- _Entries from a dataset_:
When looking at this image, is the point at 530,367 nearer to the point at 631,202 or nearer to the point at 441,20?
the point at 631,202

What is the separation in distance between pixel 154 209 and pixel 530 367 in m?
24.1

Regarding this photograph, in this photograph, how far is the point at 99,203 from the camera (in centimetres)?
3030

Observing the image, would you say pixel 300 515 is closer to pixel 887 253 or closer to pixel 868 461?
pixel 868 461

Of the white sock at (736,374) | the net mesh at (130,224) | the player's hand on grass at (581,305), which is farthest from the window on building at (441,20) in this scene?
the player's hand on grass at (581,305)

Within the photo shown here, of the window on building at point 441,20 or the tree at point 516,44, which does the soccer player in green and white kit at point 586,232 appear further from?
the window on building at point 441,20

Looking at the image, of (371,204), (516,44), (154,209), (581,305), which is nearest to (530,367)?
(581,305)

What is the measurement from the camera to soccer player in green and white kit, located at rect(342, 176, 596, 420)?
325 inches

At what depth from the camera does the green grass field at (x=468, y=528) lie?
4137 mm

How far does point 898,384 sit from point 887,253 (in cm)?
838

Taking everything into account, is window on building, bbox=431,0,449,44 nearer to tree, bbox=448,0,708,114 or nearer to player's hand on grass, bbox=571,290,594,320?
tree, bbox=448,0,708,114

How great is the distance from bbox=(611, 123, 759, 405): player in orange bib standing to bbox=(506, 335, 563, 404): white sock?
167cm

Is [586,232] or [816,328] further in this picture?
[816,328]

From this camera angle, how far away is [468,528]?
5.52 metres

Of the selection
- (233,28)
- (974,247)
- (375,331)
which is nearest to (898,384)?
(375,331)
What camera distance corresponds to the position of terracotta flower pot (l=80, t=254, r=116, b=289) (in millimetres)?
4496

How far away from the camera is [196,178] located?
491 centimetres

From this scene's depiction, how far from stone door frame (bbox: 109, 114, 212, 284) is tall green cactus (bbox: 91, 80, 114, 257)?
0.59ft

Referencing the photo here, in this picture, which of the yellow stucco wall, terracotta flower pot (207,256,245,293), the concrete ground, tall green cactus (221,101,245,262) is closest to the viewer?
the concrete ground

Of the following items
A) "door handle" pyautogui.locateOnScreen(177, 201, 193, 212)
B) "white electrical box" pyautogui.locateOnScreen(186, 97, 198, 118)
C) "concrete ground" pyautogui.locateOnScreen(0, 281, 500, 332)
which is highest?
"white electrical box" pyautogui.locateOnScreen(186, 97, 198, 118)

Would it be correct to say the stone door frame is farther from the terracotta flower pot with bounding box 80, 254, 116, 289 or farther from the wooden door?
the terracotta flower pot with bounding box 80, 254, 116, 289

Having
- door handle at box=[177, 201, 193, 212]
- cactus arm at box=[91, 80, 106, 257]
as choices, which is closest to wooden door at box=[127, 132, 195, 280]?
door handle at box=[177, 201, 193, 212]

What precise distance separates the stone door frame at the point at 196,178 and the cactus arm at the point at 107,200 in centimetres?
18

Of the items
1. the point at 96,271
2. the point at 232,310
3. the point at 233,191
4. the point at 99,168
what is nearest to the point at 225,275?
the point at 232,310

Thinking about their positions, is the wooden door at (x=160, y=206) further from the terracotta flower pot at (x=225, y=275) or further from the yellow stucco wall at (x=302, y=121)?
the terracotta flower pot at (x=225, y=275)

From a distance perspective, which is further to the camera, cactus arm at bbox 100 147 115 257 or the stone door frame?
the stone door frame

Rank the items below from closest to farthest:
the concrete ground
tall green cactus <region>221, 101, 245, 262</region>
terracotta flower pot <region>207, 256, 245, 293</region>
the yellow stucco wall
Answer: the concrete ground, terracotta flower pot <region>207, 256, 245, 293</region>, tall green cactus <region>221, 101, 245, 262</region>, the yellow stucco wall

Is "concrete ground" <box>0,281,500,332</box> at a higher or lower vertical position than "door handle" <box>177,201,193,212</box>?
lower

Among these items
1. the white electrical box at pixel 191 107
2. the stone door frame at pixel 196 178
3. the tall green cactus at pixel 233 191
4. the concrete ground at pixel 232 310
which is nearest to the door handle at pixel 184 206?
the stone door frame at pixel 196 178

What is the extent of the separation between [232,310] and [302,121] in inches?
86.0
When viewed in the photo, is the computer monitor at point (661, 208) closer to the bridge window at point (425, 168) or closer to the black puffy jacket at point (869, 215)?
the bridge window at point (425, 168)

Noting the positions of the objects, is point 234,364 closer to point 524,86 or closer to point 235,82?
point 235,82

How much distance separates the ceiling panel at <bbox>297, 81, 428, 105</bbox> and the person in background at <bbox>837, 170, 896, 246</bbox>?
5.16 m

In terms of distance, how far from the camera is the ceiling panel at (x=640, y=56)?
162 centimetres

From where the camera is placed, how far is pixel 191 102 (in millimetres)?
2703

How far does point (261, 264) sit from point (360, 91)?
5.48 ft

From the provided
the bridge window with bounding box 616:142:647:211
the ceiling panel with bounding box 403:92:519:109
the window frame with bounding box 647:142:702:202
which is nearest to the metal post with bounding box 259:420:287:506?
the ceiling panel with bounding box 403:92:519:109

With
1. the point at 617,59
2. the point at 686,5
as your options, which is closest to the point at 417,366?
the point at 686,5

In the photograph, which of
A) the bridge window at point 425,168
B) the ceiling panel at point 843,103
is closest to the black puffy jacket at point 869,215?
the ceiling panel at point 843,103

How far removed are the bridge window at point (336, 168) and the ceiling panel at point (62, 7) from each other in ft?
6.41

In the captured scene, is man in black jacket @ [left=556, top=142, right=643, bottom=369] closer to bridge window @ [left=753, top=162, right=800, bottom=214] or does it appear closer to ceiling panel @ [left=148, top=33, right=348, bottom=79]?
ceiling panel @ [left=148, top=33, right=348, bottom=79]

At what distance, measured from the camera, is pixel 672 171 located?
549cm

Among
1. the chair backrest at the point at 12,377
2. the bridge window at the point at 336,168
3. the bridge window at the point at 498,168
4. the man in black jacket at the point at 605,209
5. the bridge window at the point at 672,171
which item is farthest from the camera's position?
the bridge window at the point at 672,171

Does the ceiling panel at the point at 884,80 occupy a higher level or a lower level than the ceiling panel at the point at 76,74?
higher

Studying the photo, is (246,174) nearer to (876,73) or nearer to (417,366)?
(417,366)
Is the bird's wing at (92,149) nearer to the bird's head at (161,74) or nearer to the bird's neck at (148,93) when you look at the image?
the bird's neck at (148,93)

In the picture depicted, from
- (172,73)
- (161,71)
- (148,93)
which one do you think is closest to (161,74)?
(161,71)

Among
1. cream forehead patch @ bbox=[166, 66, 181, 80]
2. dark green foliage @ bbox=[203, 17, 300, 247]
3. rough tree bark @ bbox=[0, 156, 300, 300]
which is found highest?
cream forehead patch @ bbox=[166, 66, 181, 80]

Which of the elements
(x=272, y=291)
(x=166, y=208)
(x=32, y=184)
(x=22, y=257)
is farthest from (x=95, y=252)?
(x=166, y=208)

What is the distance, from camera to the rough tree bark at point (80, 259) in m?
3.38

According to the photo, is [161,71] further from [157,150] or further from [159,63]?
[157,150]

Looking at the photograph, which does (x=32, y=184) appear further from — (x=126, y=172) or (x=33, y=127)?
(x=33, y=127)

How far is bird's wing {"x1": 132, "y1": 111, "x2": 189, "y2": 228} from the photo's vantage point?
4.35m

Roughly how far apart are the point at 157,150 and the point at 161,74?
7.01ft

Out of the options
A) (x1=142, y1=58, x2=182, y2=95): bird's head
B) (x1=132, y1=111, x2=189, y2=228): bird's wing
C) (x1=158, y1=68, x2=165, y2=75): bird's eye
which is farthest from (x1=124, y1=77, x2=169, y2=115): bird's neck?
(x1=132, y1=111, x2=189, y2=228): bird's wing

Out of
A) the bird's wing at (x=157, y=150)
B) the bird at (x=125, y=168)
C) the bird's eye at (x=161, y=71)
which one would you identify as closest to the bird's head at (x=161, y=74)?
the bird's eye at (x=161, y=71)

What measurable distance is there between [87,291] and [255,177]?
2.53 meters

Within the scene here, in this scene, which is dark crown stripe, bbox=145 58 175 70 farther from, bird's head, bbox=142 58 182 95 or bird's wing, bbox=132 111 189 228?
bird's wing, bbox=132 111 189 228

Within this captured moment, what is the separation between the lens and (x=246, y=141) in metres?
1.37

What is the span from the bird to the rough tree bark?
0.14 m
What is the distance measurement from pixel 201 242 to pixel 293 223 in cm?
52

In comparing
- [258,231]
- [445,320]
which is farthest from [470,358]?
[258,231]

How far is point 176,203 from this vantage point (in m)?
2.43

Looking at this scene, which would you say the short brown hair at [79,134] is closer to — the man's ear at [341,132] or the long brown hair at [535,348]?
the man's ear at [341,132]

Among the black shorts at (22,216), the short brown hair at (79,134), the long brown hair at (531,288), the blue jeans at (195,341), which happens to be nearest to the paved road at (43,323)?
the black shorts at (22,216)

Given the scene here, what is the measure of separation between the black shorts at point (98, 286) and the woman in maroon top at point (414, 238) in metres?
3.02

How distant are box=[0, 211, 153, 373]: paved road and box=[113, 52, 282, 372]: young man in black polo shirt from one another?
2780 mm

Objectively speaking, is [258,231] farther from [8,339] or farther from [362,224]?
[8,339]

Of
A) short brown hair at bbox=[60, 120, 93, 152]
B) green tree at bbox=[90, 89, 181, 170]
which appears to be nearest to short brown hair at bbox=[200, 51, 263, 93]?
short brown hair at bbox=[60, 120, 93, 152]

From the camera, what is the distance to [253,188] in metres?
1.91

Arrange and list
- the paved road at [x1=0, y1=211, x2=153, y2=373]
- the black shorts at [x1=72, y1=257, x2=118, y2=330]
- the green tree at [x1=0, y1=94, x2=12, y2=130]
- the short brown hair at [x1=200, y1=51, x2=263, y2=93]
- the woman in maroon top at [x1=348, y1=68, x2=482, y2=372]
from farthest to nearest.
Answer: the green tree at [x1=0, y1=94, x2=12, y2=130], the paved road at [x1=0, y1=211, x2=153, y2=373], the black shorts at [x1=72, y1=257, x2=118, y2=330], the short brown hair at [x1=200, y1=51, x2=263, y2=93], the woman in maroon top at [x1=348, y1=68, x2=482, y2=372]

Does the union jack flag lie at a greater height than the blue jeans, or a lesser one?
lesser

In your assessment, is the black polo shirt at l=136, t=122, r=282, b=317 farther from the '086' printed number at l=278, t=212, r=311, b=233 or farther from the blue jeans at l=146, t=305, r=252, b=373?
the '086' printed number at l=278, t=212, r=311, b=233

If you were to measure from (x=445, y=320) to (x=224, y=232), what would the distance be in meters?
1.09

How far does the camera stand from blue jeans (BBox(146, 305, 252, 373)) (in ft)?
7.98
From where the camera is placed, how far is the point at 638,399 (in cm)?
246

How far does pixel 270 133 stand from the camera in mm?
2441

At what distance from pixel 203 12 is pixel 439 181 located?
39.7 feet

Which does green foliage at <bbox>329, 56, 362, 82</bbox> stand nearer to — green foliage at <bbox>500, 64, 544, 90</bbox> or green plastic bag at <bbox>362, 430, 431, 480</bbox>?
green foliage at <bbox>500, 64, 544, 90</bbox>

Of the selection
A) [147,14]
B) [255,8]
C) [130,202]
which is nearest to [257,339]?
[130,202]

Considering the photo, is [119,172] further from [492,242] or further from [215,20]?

- _STATED TASK_: Render the items as a Markdown table with the columns Row and Line, starting at the line containing "Does the union" and running through the last line of the items. Number each line in Row, put its text in Line, and omit blank lines.

- _CORRECT OUTPUT_:
| Row | Line |
|---|---|
| 1 | Does the union jack flag lie at a greater height than the blue jeans, or a lesser one? |
| 2 | lesser |
| 3 | In your assessment, is the black polo shirt at l=136, t=122, r=282, b=317 farther from the '086' printed number at l=278, t=212, r=311, b=233 or farther from the blue jeans at l=146, t=305, r=252, b=373? |
| 4 | the '086' printed number at l=278, t=212, r=311, b=233 |
| 5 | If you were to measure from (x=445, y=320) to (x=224, y=232), what would the distance be in meters? |
| 6 | 1.09 |
| 7 | How far does the camera stand from blue jeans (BBox(146, 305, 252, 373)) (in ft)? |
| 8 | 7.98 |
| 9 | From where the camera is placed, how far is the point at 638,399 (in cm)? |
| 10 | 246 |
| 11 | How far does pixel 270 133 stand from the camera in mm? |
| 12 | 2441 |
| 13 | At what distance from pixel 203 12 is pixel 439 181 located? |
| 14 | 39.7 feet |
| 15 | Which does green foliage at <bbox>329, 56, 362, 82</bbox> stand nearer to — green foliage at <bbox>500, 64, 544, 90</bbox> or green plastic bag at <bbox>362, 430, 431, 480</bbox>? |
| 16 | green foliage at <bbox>500, 64, 544, 90</bbox> |
| 17 | Of the selection |
| 18 | A) [147,14] |
| 19 | B) [255,8] |
| 20 | C) [130,202] |
| 21 | which is nearest to [257,339]? |
| 22 | [130,202] |
| 23 | Considering the photo, is [119,172] further from [492,242] or further from [215,20]? |